The 52-page brief details the Turpins’ concerns about the school.
“Through the 2019–2020 school year, the school provided a traditional, apolitical education that respected differing views,” according to the brief. “But in the 2020–2021 school year the Turpins perceived a shift in Latin’s culture and curriculum. Along with others, they perceived that in the 2020–2021 school year, Latin adopted a political culture and curriculum, which required students to read inappropriate or political materials and resulted in students being asked inappropriate and politically charged questions.”
The Refocus Latin group shared its concerns about the school, as explained in the brief. “One concern in particular predominated: if Latin continued on its perceived course, leaving its ‘old’ standards behind, the change in culture and curriculum could eventually harm Latin.”
“Refocus Latin worried that Latin’s current trajectory would ‘eventually erode[ ] the quality of student, quality of curriculum, quality of teacher and the academic rigor at the school,’” the brief continued. “The parents also worried that Latin would suffer because some changes in Latin’s culture and curriculum were ‘superseding optimizing evaluations for admitting [the] most qualified students and hiring [the] most qualified faculty.’”

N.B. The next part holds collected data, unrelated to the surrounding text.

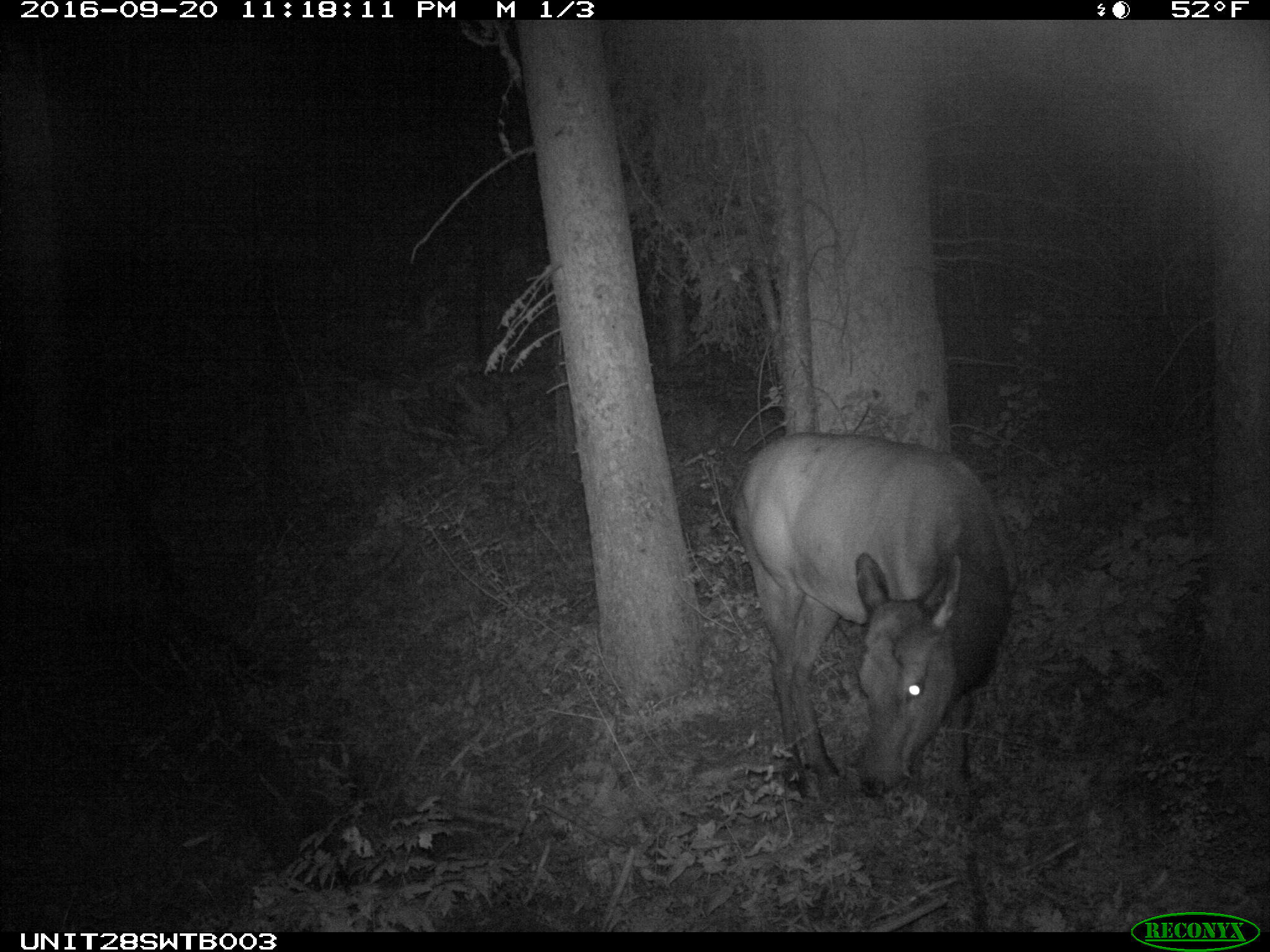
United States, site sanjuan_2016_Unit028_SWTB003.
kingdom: Animalia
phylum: Chordata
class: Mammalia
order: Artiodactyla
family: Cervidae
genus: Cervus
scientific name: Cervus elaphus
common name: red deer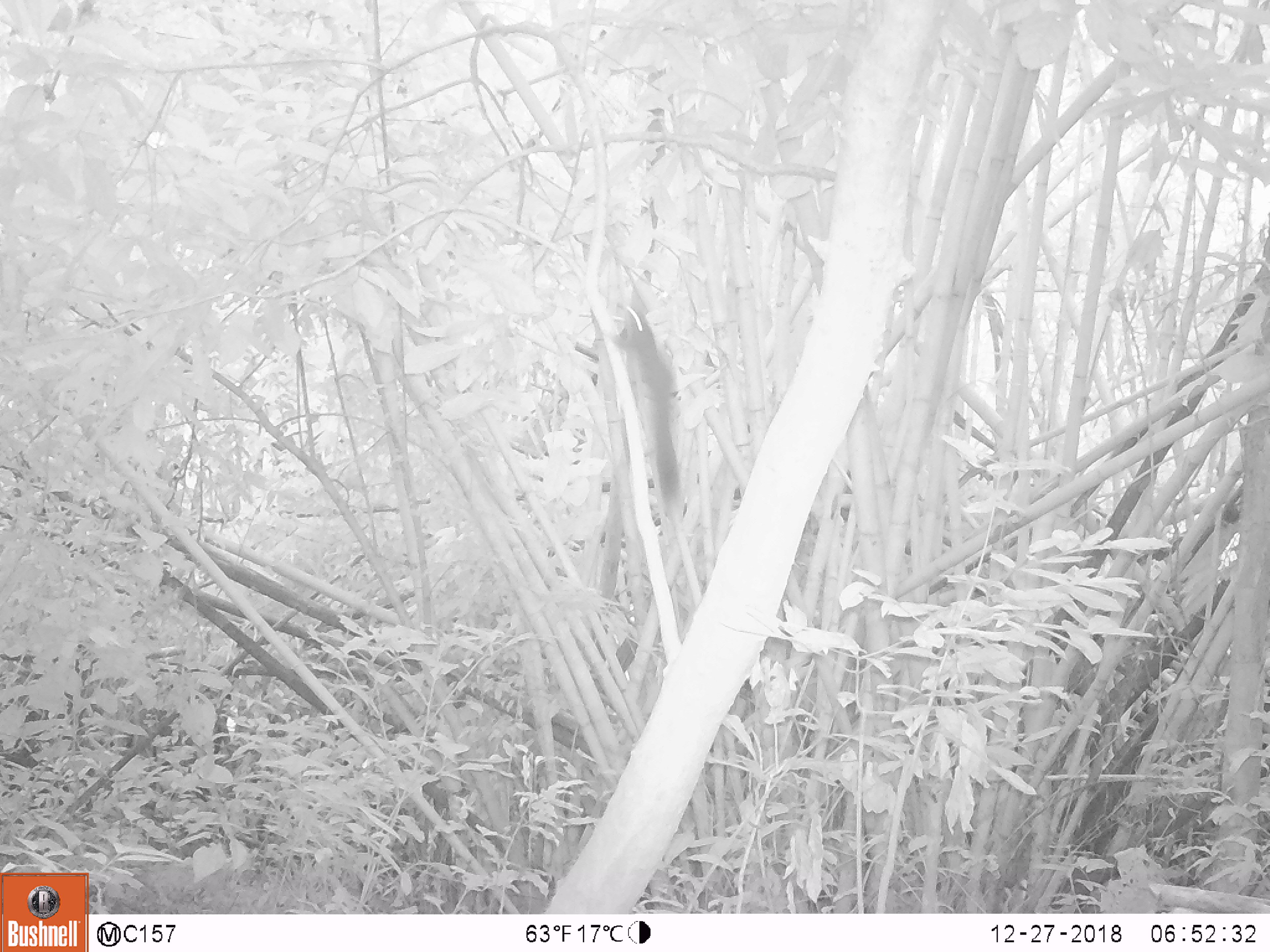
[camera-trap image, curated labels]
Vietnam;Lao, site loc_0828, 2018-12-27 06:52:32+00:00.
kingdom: Animalia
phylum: Chordata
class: Mammalia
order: Rodentia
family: Sciuridae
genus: Sciurus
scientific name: Sciurus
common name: squirrel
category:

Baldecchi misrepresented the Refocus group’s concerns, the Turpins’ lawyers wrote. “According to Baldecchi, Refocus Latin believed that Latin ‘accepts students and hires faculty because of their color’ and that those students and faculty were ‘not up to the merit of the school.’ Neither statement resembled Refocus Latin’s concerns, which addressed only the potential for negative consequences if Latin retained what the Refocus Latin parents believed was a political culture and curriculum.”
Charlotte Latin will have a chance to respond to the Turpins’ accusations before the case heads to a three-judge Appeals Court panel.
Meanwhile, it’s not clear whether the state Supreme Court will step in and take the case away from the intermediate court. The Turpins filed a petition in March urging a high court review. Charlotte Latin responded in April that there is no compelling reason for the Supreme Court to take up what the school describes as a contractual dispute.
The N.C. Association of Independent Schools and the Southern Association of Independent Schools have filed paperwork at the Appeals Court supporting Charlotte Latin.